Call it the NDP mullet platform: balanced business up front, capital spending in the back.

"One thing the NDP needs to do is mobilize its base. Give them something to be a bit excited about, get them out to campaign, to give money, to vote, said longtime NDP strategist Bill Tieleman.

"And there's enough here in this document, and then some, to say we're going to be progressive. We're going to do things that haven't been done for awhile."

Yes, this a populist platform, with infrastructure spending, rate freezes and fee elimination, broadly paid for by taking $700 million a year from the province's wealthiest people and businesses, along with individuals who own homes but don't pay taxes here. 

In a time of economic anxiety over rising inequality, that's the sort of thing that can resonate with a lot of people.

But is it forecasted accurately?

Aggressive projections

The platform, which outlines balanced budgets for the NDP's first three years in office if elected on May 9, pays for the $1.26 billion in new spending and fee reductions in 2018/19 mostly through the aforementioned tax increases, along with lowering the projected surplus forecast  by the B.C. Liberals from $244 million to $131 million. 

But the single biggest line item is $260 million for "Cleaning up B.C Liberal waste and growing the economy." 

The NDP says its $10 billion capital spending plan ($7 billion directly and $3 billion through partnerships), will create 96,000 jobs and spur economic growth above B.C. Liberal projections.

Helmut Pastrick, chief economist at Central 1 Credit Union, says it's not an outlandish forecast but it does require a lot of things to go right.

"It should result in a higher GDP growth rate — how much is debatable — something in the order of 0.5 per cent GDP per year in 2019 is a good guess. There are many moving parts in a forecast and estimation," he said. 

"The fiscal plan is tighter — smaller surpluses than in the B.C. Liberal budget ... should negative developments occur, a deficit would arise quickly — however government can and would make adjustments to these conditions." 

There are also questions about what happens the year after the fiscal projections end. 

The NDP says it's paying for the elimination of the Port Mann and Golden Ears tolls through the already existing $500 million LNG prosperity fund the Liberals have created. When the fund runs out after three years, the party still has no plan for what would replace it. 

The $10 daily daycare is a 10-year plan that will cost $1.5 billion a year when fully implemented, but in year three, still ramping up, would cost the government $400 million. Once again, there's no detailed forecast for future costing.

Should they have promised a deficit?

"It's a little bit easier for the federal Liberal party, rather than a provincial NDP party of any province, to say we'll run a deficit," said Tieleman, who said the party was likely concerned with the optics, if it promised to go into the red.   

Still, the refusal to commit to any sort of deficit spending leaves more room for the Green Party to contrast itself as a bolder option — and one leader Andrew Weaver looks ready to take.

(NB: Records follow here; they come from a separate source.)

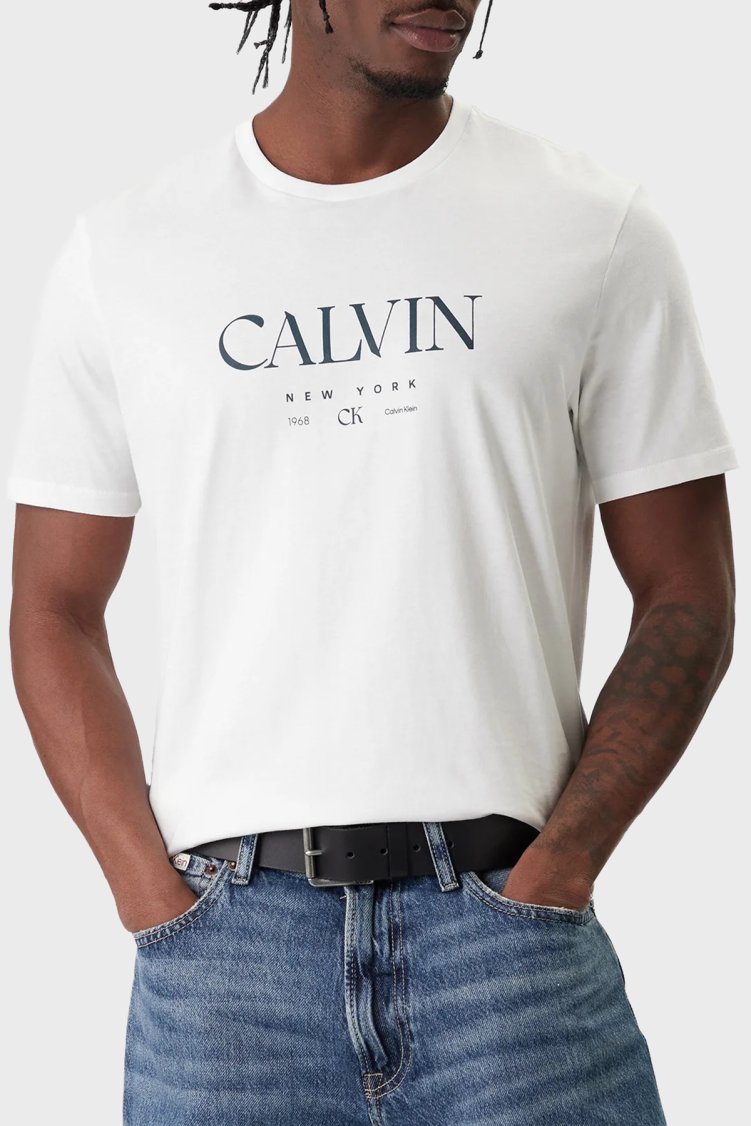 Calvin Klein Pamuklu Regular Fit Logolu Bisiklet Yaka LV04RE807GYAA Erkek T Shirt LV04RE807G YAA Beyaz - Calvin Klein
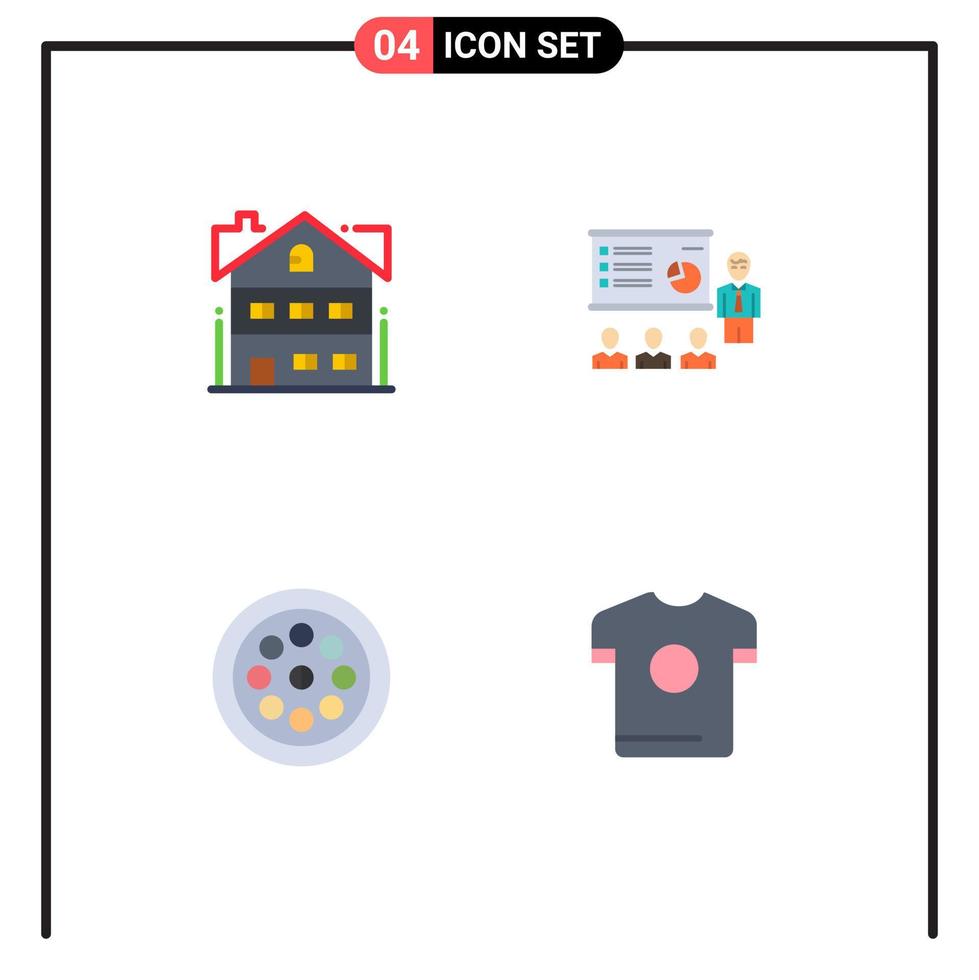 paquete de línea vectorial editable de 4 iconos planos simples de personas de la casa extractor de negocios domésticos elementos de diseño vectorial editables vector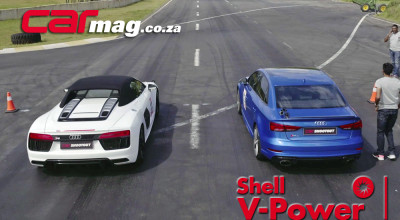 VIDEO: Audi RS3 Sedan provoacă supercarul Audi R8 într-o cursă de drag. Cine pe cine face? - Photo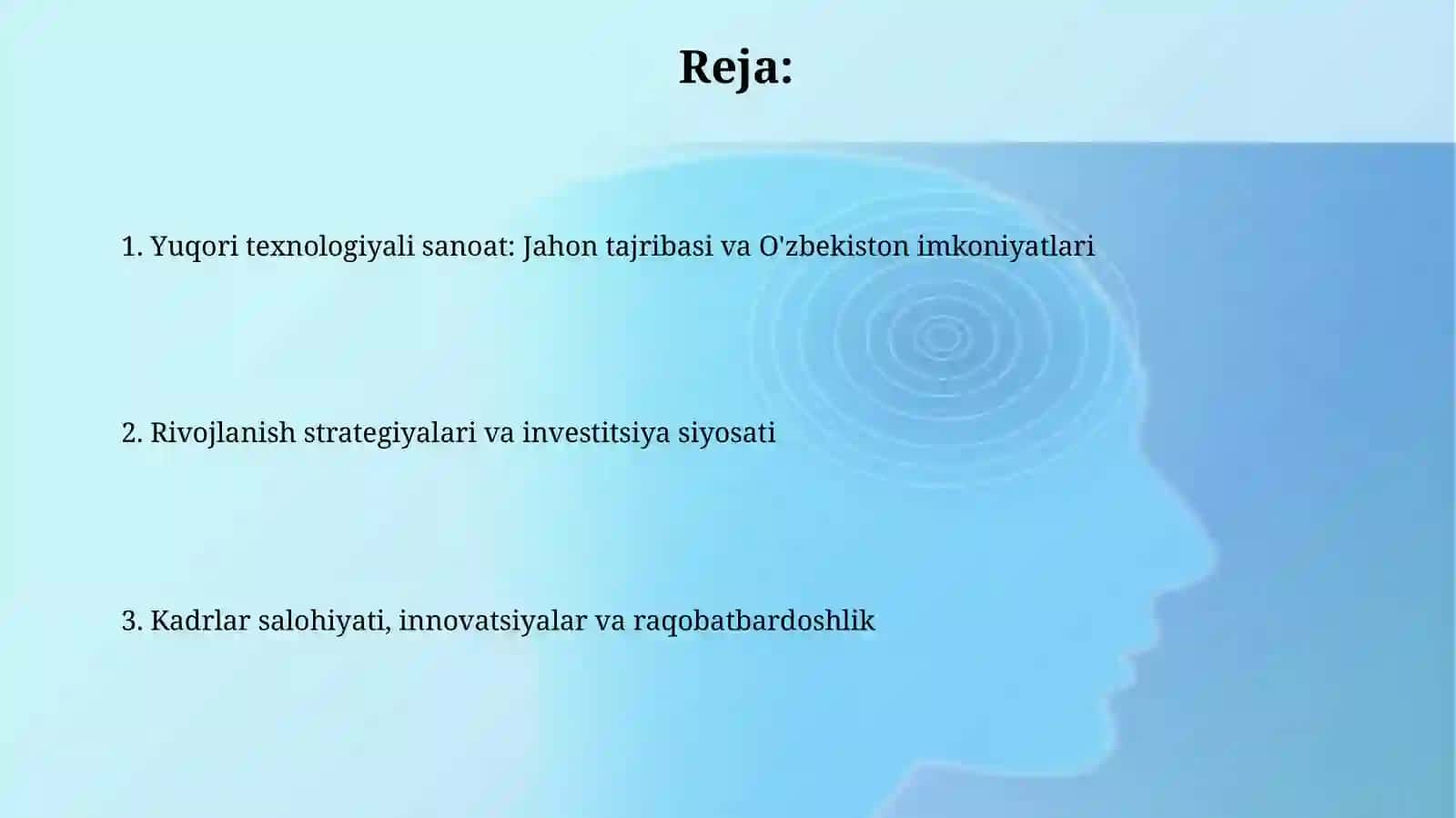 Юкори техналогияли тармоқларни ривожлантириш иқтисодиётини модернизациялаш 2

"There will probably be a small deficit in the first two years, but a surplus in years three and four," said Weaver of the party's platform, which will be fully revealed closer to the debate in two weeks time. 

He says the party will run a cumulative balanced budget over four years if elected, and portrayed the NDP platform as a potpourri of "cynical vote buys."

"What's missing is a vision. A vision of hope to actually put B.C. on the right track. Instead, it's all about epitomizing the anger they've developed over the last 16 years against the Liberals."

At least, that's the pitch Weaver will make at the televised leaders' debate to be held Apr. 26.

Until then, with all major promises by the three parties out in the open, it's posturing season.